Student name: Ms Senjuti Sen
Guide: Dr Chander Kumar Singh
Year of completion: 2013
Host Organisation: Indira Gandhi Conservation Monitoring Centre, WWF-India, New Delhi
Supervisor (Host Organisation): Dr G. Areendran
Abstract: Snow leopard (uncia uncia) is the elusive, mysterious predator of the Himalayan region, found in the 5 Himalayan states of Jammu and Kashmir, Himachal Pradesh, Uttarakhand, Sikkim, and Arunachal Pradesh. This predator is a medium sized cat, with thick fur, stocky limbs and long tail which helps it to survive in the harsh climatic condition of the mountain regions. According to IUCN Reports, the coarse global population estimate for the snow leopard is c. 7,400 individuals, and the species is classified as Endangered in the IUCN’s Red List. India , has 10% of the snow leopard population in a less than 5% of its habitat area. Though the habitat has natural barriers, yet the animal faces serious danger. Moreover, the animal is not restricted to wildlife sanctuaries only, but is found spread across the whole area.
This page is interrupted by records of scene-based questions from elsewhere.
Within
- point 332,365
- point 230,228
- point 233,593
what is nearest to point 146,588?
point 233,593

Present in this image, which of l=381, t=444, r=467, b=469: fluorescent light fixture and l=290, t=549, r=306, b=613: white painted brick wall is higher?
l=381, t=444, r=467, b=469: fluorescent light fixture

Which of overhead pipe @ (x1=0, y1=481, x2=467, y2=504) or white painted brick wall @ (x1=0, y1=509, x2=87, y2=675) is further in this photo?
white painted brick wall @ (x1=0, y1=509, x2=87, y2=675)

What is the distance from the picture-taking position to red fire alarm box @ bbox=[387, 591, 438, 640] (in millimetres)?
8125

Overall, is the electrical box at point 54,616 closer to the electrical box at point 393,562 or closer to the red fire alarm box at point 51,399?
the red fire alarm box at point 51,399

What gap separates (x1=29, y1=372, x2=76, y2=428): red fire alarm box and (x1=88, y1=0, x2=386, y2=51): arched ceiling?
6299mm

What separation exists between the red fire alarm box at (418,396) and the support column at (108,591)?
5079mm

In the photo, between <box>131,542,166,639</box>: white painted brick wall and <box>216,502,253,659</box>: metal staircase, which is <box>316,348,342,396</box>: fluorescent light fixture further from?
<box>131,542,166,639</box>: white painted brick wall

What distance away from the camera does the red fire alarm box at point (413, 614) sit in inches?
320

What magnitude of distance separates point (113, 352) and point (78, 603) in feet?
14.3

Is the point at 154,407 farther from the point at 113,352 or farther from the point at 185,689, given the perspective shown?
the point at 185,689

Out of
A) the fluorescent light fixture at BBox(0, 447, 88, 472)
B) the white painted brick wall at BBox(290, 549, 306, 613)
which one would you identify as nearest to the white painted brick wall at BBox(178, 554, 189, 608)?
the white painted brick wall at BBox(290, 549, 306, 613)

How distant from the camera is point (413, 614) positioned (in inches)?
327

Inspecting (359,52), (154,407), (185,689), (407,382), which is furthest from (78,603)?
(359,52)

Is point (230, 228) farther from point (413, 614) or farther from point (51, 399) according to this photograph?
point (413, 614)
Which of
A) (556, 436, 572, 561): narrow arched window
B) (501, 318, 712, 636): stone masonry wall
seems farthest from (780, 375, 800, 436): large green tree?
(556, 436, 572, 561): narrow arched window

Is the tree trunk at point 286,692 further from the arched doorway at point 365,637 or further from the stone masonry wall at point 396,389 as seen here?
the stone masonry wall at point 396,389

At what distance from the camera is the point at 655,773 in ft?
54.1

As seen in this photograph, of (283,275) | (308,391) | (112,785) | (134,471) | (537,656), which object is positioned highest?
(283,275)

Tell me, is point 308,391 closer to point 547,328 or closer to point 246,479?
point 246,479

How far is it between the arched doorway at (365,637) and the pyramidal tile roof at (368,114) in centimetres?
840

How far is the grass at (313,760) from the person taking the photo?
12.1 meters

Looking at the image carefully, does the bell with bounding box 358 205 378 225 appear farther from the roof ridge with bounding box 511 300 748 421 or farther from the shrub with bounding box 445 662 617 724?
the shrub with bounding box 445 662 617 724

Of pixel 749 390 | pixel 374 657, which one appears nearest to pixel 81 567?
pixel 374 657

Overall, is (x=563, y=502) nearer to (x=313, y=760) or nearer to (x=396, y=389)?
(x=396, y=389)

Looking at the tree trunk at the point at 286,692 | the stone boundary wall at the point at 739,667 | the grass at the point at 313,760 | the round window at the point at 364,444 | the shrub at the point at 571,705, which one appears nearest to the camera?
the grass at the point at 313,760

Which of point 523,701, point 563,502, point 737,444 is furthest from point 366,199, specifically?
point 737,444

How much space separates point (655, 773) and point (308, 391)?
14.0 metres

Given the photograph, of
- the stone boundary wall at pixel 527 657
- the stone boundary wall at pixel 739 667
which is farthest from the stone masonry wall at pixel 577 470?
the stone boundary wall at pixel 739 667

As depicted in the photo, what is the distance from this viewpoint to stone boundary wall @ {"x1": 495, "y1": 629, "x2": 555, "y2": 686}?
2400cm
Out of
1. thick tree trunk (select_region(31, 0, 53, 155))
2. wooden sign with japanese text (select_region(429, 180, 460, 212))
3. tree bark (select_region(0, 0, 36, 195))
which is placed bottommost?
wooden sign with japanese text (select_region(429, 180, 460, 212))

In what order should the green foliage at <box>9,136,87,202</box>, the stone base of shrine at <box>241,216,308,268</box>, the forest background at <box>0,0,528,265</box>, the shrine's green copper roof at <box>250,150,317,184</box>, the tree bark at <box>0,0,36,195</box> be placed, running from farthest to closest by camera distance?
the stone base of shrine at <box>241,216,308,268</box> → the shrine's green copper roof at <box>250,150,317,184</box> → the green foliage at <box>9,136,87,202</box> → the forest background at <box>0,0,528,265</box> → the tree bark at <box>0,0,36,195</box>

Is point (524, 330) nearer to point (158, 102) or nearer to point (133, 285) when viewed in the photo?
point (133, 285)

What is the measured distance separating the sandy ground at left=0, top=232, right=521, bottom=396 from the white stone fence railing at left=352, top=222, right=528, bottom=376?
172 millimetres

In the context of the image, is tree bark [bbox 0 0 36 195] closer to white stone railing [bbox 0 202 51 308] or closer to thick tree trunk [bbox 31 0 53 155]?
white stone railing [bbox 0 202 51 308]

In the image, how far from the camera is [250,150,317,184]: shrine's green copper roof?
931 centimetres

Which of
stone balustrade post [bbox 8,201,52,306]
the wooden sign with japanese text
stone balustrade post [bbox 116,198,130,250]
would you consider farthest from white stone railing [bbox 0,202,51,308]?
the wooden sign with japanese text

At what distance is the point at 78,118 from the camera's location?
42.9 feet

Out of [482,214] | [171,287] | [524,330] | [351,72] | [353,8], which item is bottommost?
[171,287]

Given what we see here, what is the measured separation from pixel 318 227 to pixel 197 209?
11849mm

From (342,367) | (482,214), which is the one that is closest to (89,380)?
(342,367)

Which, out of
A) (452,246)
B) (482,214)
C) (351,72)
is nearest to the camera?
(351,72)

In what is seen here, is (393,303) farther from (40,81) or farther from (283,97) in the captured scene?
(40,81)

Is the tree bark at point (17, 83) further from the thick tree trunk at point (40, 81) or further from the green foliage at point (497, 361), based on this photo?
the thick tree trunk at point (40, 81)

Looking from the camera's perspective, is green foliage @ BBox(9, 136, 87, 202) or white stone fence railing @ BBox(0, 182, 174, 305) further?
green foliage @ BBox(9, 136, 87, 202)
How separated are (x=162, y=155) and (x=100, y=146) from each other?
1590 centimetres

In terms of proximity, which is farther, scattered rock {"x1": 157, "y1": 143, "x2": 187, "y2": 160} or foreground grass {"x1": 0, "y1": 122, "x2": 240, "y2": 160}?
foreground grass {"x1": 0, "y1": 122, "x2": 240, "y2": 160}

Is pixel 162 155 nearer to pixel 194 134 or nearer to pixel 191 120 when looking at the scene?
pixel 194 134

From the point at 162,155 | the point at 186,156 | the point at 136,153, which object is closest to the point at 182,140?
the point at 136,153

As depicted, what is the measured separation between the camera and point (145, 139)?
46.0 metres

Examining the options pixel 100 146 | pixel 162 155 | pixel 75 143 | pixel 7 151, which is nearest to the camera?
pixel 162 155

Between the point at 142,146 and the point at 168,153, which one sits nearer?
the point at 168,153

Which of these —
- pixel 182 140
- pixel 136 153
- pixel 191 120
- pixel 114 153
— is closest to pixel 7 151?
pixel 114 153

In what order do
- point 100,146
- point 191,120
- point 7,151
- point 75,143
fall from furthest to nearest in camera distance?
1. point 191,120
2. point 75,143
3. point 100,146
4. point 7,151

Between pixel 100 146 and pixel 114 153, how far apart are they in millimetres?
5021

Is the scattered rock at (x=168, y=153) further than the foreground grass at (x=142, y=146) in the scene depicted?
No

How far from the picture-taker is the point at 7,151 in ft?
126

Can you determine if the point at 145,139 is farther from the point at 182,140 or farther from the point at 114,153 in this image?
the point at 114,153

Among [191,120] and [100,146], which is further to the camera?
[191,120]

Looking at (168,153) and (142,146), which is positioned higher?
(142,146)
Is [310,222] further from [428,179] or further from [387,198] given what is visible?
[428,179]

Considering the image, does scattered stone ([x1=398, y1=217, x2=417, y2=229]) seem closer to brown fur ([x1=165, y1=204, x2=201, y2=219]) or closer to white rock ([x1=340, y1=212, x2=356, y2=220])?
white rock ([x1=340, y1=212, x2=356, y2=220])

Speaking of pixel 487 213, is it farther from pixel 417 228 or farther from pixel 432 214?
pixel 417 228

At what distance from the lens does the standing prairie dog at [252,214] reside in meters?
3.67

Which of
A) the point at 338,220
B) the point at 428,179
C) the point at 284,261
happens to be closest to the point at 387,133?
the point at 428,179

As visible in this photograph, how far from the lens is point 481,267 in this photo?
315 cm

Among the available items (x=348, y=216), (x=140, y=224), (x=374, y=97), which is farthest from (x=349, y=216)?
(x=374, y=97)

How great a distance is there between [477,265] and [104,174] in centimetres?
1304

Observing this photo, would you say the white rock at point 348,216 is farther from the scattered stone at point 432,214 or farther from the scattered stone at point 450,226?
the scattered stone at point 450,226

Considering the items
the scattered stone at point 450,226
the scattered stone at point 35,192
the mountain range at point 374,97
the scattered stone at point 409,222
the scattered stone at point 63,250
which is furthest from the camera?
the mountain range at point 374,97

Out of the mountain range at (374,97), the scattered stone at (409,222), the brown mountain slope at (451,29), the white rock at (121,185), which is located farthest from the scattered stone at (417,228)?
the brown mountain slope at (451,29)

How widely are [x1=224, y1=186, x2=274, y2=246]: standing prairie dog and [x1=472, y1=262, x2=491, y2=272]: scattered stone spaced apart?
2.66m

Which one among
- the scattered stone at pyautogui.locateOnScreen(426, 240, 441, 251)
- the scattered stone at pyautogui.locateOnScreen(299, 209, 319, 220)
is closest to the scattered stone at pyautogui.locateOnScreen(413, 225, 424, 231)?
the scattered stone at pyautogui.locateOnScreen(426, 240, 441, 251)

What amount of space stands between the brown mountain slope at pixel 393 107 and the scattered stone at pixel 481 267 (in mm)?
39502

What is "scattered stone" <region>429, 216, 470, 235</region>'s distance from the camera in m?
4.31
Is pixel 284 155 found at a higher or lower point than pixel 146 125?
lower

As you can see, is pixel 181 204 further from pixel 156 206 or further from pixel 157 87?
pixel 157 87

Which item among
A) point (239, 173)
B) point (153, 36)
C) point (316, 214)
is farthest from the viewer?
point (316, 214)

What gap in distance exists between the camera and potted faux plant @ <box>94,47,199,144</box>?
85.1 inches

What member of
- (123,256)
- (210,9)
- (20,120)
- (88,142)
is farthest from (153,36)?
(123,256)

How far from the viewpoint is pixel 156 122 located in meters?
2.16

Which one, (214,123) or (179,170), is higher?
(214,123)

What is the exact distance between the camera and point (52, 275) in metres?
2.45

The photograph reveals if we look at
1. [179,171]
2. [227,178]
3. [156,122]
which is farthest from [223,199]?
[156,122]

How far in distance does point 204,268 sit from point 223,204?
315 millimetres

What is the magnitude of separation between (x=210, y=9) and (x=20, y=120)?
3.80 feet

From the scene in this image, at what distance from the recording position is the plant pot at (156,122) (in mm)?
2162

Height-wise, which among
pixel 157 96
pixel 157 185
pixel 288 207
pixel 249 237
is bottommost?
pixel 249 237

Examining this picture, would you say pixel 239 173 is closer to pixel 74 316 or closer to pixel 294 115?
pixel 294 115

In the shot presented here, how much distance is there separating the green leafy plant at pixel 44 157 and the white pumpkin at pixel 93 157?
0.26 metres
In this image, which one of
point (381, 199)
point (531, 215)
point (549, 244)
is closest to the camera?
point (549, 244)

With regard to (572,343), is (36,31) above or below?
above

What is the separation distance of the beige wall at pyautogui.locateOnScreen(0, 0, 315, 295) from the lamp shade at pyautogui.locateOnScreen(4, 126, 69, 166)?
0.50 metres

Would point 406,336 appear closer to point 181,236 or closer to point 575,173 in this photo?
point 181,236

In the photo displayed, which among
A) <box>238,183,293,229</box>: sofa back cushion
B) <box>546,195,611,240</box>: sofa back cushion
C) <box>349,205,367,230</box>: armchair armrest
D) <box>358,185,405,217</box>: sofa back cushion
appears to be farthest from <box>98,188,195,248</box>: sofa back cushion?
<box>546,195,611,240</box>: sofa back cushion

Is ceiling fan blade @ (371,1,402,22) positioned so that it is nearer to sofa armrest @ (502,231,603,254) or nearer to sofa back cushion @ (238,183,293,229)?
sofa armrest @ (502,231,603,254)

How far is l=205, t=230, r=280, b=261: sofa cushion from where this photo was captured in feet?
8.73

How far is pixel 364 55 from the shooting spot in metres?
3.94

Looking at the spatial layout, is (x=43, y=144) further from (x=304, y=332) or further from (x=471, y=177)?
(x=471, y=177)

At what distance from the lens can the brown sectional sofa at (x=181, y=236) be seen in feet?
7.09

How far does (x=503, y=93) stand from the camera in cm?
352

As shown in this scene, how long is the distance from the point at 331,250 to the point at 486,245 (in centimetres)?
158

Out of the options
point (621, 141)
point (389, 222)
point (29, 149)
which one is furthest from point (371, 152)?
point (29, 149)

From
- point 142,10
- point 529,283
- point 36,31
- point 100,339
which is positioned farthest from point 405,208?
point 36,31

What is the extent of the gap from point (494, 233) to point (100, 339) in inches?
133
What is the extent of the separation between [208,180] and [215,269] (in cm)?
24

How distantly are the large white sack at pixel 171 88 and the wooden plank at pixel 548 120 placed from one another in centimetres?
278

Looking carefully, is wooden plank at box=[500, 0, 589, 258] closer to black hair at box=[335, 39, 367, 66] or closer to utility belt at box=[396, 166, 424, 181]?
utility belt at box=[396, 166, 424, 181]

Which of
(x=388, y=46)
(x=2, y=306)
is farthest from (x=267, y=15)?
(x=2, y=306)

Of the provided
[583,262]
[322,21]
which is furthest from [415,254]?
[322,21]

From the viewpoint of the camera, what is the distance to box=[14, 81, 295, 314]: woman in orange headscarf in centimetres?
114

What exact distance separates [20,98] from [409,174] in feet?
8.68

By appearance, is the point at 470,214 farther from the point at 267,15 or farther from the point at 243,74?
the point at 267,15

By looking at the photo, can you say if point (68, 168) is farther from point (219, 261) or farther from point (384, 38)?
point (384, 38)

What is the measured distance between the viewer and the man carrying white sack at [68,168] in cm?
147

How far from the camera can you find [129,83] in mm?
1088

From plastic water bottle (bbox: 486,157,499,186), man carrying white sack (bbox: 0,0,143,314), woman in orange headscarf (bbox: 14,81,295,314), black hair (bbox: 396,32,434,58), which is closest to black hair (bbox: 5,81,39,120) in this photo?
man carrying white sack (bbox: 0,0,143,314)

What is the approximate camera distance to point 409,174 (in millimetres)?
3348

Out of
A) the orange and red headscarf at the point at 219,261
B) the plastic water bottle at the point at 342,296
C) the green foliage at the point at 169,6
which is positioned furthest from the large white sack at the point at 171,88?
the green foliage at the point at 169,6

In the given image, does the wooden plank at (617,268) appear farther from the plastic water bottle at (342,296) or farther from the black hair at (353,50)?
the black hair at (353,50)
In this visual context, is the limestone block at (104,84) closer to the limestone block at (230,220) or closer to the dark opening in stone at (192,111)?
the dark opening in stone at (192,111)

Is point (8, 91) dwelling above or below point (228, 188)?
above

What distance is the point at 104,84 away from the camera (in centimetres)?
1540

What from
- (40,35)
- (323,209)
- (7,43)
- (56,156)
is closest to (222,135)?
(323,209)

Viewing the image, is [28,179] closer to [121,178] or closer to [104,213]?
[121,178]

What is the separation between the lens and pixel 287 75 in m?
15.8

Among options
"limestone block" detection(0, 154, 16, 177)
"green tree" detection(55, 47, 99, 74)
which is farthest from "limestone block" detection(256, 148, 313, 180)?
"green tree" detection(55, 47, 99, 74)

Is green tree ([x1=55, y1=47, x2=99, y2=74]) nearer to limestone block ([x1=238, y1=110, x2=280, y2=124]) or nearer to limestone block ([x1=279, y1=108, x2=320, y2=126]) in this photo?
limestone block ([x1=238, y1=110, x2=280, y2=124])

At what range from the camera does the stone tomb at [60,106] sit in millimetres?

In the following work, habitat suitability modelling for snow leopards has been undertaken to accommodate this behaviour of the cats in the state of Uttaranchal. Landsat images of ETM+ as well as TM is being used to extract the land use land cover of the study area .ASTER DEM is being used to find the slope , relief, aspect and ruggedness index of the area. Prey citation data along with Snow leopard citation data further completes the database that is required for snow leopard habitat modelling. Finally a neuro-fuzzy technique has been applied using MATLAB ANFIS editor to determine the suitable habitat zones for the snow leopard in the Himalayan state. The surface generated has been divided into six suitability zones depending upon the combination of various input parameters. The model has been finally validated with ground observation data, and has been compared with traditional weighted overlay method. It has been seen that while neuro-fuzzy has successfully defined various suitability zones, weighted overlay technique has rather given a very generalized idea about suitability of the area for snow leopard habitat. Though this technique is being used for studies including landslide susceptibility, pollution vulnerability, implementing it in habitat modelling is comparatively new and since it takes into consideration of the fact that everything is not Boolean, it has the ability to provide a more realistic approach towards habitat modelling. Thus geo-spatial techniques used here will give a cost effective solution towards conservation of these elusive yet endangered cats.

KEYWORDS: Habitat suitability, neuro fuzzy, ANFIS, Ruggedness Index, R, MATLAB, slope, aspect, membership functions, weighted overlay.